Meaning of Exponential map

Question

I've been studying differential geometry using Do Carmo's book. There's the notion of exponential map, but I don't understand why it is called "exponential" map. How does it has something to do with our common notion of exponentiation?

I read from the book The road to reality (by R. Penrose) that it is related to taking exponentiation when making (finite) Lie group elements from Lie algebra elements. It seems like using Taylor's theorem on a manifold so we have, for example, there was the following equation explaining why it is the case.

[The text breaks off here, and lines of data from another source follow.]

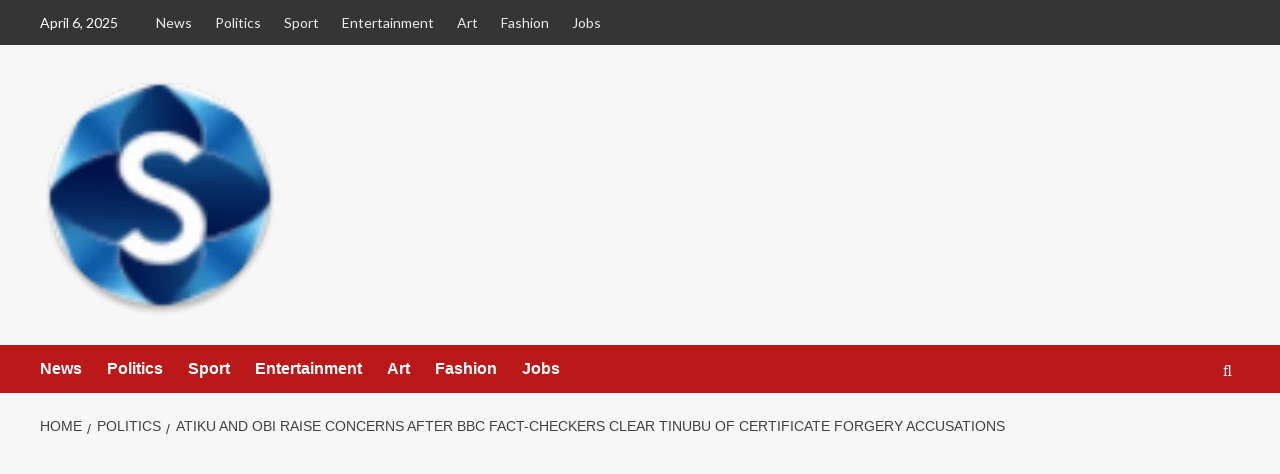

--- FILE ---
content_type: text/html; charset=utf-8
request_url: https://www.google.com/recaptcha/api2/aframe
body_size: 267
content:
<!DOCTYPE HTML><html><head><meta http-equiv="content-type" content="text/html; charset=UTF-8"></head><body><script nonce="fPMBmvPrJ3ZiIg_gMN1leA">/** Anti-fraud and anti-abuse applications only. See google.com/recaptcha */ try{var clients={'sodar':'https://pagead2.googlesyndication.com/pagead/sodar?'};window.addEventListener("message",function(a){try{if(a.source===window.parent){var b=JSON.parse(a.data);var c=clients[b['id']];if(c){var d=document.createElement('img');d.src=c+b['params']+'&rc='+(localStorage.getItem("rc::a")?sessionStorage.getItem("rc::b"):"");window.document.body.appendChild(d);sessionStorage.setItem("rc::e",parseInt(sessionStorage.getItem("rc::e")||0)+1);localStorage.setItem("rc::h",'1769194386524');}}}catch(b){}});window.parent.postMessage("_grecaptcha_ready", "*");}catch(b){}</script></body></html>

$f(t) = f(0) + f'(0)t + \frac{1}{2!}f''(0) t^2+\cdots = (1+t\frac{d}{dx}+\frac{1}{2!}t^2\frac{d^2}{dx^2}+\cdots)f(x)|_{x=0} = e^{t\frac{d}{dx}}f(x)|_{x=0}$.

The differential operator can be thought of as a vector field on a manifold, and it is how Lie algebra elements (which are vectors, on a group manifold (Lie group), in a tangent space at the identity element). If I understood correctly, the truth is that this is exactly the exponential map that sends a vector on a tangent space into the manifold in such a way that it becomes the end point of a geodesic (determined by the vector) having the same length.

Why is the above Taylor expansion valid on a manifold? Why is the exponential map the same as taking exponentiation?

Answer 1

The idea of an exponential is the continuous compounding of small actions. Suppose you start with an object $p$, perform an action on it $v$, and then add the result back to the original object. What happens if you instead take half as much action but do it twice? What about if you take one tenth the action but do it ten times? The exponential function tries to capture this idea: $$\exp (\text{action}) = \lim_{n \rightarrow \infty} \left(\text{identity} + \frac{\text{action}}{n}\right)^n.$$

On a differentiable manifold there is no addition, but we can consider this action as pushing a point a short distance in the direction of the tangent vector, $$``\left(\text{identity} + \frac{\text{v}}{n}\right)"p := \text{push }p\text{ by} \frac{1}{n} \text{ units of distance in the }v \text{ direction}.$$

Doing this over and over, we have $``\left(\text{identity} + \frac{\text{v}}{n}\right)^n"p$ means push $p$ by $\frac{1}{n}$ units of distance in the $v$ direction, then push it again in the same direction you already pushed it, and keep doing so until you have pushed it $n$ times.

So long as $\frac{1}{n}$ is small enough that pushing points and vectors in a tangent direction makes sense, what we end out doing is pushing the point $p$ a total of $1$ unit of distance along the geodesic generated by $v$.

Answer 2

Consider the following:

Let $a\in\mathbb{R}$, and define a smooth vector field $X$ on $\mathbb{R}_+$, by $X(p)=ap$. Note that $X$ is left-invariant, when thinking of $\mathbb{R}_+$ as a Lie group. Now let $\gamma$ be a trajectory of $X$, with $\gamma(0)=1$. By solving a simple ODE, one verifies that $\gamma(1)=e^a$, thus the term "exponential map" for Lie gropus coincides with what we know as exponential map on $\mathbb{R}$.